Problem details: Go through the records line by line and work out how many lines hold the word "networks". Answer with the number only.

[Record excerpts Boundary: Start]

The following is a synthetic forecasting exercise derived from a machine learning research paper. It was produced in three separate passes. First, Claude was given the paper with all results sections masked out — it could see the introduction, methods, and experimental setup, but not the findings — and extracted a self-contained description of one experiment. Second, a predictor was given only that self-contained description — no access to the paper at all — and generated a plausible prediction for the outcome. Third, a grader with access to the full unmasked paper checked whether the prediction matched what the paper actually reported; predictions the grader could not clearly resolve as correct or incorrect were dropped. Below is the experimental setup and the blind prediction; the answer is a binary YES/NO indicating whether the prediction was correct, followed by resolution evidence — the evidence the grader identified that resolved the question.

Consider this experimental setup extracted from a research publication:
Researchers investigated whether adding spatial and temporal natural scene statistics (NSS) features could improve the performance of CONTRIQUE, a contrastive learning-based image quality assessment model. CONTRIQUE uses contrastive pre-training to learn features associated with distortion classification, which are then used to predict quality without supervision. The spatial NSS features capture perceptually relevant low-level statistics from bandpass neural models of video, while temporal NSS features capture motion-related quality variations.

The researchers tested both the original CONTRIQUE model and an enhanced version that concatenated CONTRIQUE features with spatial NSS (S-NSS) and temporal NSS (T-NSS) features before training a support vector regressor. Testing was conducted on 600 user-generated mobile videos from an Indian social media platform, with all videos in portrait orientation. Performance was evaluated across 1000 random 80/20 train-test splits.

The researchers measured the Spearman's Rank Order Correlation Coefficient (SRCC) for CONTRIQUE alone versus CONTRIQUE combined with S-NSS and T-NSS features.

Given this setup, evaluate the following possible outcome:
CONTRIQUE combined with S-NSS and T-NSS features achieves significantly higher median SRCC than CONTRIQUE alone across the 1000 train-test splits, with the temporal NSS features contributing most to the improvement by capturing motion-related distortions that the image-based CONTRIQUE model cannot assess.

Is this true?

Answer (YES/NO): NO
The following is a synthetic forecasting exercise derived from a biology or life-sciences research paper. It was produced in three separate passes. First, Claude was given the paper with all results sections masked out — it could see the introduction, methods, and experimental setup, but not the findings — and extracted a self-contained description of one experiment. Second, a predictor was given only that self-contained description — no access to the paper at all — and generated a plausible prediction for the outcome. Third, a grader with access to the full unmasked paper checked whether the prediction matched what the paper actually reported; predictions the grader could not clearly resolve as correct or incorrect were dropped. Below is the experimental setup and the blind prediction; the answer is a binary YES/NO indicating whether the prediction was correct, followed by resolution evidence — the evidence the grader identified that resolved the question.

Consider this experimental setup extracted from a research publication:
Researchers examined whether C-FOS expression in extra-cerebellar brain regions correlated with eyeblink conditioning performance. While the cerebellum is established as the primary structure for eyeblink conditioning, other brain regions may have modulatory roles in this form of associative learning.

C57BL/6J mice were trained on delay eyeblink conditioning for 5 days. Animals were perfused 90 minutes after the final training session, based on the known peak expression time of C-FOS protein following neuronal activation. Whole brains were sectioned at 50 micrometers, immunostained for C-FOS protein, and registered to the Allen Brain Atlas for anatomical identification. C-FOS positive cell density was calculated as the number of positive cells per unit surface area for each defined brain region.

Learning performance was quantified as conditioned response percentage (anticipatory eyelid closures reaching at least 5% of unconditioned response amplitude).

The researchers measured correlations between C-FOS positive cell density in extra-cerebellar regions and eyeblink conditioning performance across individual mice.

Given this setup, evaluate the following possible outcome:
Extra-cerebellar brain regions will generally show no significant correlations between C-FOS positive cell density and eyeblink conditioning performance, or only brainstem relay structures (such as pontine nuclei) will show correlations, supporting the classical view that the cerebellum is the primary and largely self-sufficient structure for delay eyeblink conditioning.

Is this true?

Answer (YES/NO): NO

[Record excerpts Boundary: End]
[Record excerpts Boundary: Start]

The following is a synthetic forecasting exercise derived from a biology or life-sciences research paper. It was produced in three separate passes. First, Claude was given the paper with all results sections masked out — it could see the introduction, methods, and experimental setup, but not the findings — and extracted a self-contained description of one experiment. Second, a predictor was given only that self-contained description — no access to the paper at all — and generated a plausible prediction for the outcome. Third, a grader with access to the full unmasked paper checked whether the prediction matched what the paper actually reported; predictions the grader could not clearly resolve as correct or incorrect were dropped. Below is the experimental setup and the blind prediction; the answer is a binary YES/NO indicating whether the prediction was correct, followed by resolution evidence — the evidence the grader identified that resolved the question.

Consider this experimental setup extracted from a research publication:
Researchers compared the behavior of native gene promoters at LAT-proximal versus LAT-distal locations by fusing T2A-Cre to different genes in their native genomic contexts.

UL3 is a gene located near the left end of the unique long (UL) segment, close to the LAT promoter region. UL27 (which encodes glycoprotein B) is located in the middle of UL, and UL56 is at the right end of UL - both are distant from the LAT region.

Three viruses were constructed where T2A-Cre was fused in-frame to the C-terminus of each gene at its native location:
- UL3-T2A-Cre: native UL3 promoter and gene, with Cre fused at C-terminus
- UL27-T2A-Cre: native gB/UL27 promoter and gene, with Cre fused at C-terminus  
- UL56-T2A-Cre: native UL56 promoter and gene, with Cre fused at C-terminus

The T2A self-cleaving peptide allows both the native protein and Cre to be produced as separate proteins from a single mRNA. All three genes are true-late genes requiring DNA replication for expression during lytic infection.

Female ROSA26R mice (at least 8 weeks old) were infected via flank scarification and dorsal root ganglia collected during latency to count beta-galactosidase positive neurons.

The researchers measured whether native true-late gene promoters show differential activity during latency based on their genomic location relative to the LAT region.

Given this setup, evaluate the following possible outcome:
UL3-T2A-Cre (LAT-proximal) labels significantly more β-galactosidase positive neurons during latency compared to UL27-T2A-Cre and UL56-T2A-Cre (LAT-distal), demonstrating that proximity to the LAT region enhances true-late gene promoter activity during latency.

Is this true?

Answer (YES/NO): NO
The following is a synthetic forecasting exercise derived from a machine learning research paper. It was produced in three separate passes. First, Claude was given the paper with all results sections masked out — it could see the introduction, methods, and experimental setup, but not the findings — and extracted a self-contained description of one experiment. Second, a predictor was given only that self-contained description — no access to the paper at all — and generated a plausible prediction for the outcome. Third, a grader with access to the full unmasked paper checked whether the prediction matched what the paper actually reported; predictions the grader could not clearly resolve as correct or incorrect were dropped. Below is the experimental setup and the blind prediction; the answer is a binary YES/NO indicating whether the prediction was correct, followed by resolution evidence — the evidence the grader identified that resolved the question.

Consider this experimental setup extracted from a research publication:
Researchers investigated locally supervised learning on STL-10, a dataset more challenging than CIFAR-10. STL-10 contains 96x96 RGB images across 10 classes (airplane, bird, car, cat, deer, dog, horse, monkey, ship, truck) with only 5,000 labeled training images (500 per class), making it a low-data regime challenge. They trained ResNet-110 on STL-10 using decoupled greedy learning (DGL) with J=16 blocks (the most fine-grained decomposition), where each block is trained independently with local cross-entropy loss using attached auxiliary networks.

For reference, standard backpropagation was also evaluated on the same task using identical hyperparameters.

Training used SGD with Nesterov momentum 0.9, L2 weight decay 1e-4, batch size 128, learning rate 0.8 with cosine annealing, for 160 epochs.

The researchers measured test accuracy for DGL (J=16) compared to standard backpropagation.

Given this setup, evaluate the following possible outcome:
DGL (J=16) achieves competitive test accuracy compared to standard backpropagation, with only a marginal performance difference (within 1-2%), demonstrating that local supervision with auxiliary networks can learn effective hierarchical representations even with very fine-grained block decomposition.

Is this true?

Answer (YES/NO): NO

[Record excerpts Boundary: End]

Result of this task: 2